_EXTRAIT FOURNI_.
((

Plaintes pour "viol" contre Tariq Ramadan : l'affaire en cinq actes
Le théologien suisse est visé par une enquête à Paris pour "viol, agression sexuelle, violences et menaces de mort" et fait l'objet de plaintes de deux femmes. Il est aussi accusé d'avoir eu des relations sexuelles avec des mineures en Suisse.
L'islamologue controversé est dans la tourmente. Visé par deux plaintes pour "viol", le théologien suisse Tariq Ramadan a dénoncé, samedi 28 octobre, au soir une "campagne de calomnie". L'affaire se poursuit le samedi 5 novembre, avec les temoignages de plusieurs femmes recueillies par la Tribune de Genève. Elles disent avoir eu des relations sexuelles avec celui qui est alors leur professeur et alors qu'elles sont mineures. Qu'est-il exactement reproché à cette figure de l'islam francophone, très populaire dans les milieux conservateurs ? Comment se défend-il ? Franceinfo récapitule l'affaire en cinq actes.

))

_JEU DE DONNÉES_.

((

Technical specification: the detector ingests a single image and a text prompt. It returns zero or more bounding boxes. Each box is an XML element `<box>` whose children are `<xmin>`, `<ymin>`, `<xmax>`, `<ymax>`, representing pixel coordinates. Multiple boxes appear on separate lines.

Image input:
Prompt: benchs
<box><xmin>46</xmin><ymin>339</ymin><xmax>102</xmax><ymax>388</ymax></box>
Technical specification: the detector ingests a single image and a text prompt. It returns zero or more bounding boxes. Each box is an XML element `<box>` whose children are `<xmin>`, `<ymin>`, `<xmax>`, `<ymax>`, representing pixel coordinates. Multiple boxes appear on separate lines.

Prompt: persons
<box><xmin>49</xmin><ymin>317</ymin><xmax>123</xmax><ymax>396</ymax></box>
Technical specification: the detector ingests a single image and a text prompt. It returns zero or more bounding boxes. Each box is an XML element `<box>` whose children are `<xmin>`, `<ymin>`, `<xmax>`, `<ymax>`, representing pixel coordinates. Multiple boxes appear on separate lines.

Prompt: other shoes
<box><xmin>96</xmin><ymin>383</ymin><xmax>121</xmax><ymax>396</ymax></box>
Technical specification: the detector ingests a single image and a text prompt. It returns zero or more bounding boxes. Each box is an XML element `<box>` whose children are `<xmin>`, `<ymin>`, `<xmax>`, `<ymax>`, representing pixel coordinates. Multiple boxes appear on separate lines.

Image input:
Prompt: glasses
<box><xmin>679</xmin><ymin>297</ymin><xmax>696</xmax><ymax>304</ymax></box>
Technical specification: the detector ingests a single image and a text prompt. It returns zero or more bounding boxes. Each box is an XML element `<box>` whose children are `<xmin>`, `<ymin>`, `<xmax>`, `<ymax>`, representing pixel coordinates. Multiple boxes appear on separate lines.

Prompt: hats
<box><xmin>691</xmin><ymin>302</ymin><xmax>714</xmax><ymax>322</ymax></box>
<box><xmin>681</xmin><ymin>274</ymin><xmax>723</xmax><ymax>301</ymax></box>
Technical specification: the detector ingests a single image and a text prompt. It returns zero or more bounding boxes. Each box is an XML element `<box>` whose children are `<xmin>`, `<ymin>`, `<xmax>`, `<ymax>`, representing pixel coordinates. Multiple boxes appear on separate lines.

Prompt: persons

))

_TÂCHES_.
a - D'après l'extrait fourni, quel jour Tariq Ramadan a-t-il dénoncé une « campagne de calomnie » ?
b - Présentez sous forme de liste le paragraphe de l'extrait fourni qui commence par « Le théologien suisse est visé », en gardant ses faits principaux.
c - Reproduisez tout ce qui va, dans l'extrait fourni, de « L'islamologue controversé est » jusqu'à « en cinq actes. ».

_CORRIGÉ COMPLET_.
a - Le samedi 28 octobre, au soir.

b -
- Une enquête est ouverte à Paris contre le théologien suisse pour « viol, agression sexuelle, violences et menaces de mort ».
- Deux femmes ont porté plainte contre lui.
- Il est aussi accusé d'avoir eu des relations sexuelles avec des mineures en Suisse.

c -
L'islamologue controversé est dans la tourmente. Visé par deux plaintes pour "viol", le théologien suisse Tariq Ramadan a dénoncé, samedi 28 octobre, au soir une "campagne de calomnie". L'affaire se poursuit le samedi 5 novembre, avec les temoignages de plusieurs femmes recueillies par la Tribune de Genève. Elles disent avoir eu des relations sexuelles avec celui qui est alors leur professeur et alors qu'elles sont mineures. Qu'est-il exactement reproché à cette figure de l'islam francophone, très populaire dans les milieux conservateurs ? Comment se défend-il ? Franceinfo récapitule l'affaire en cinq actes.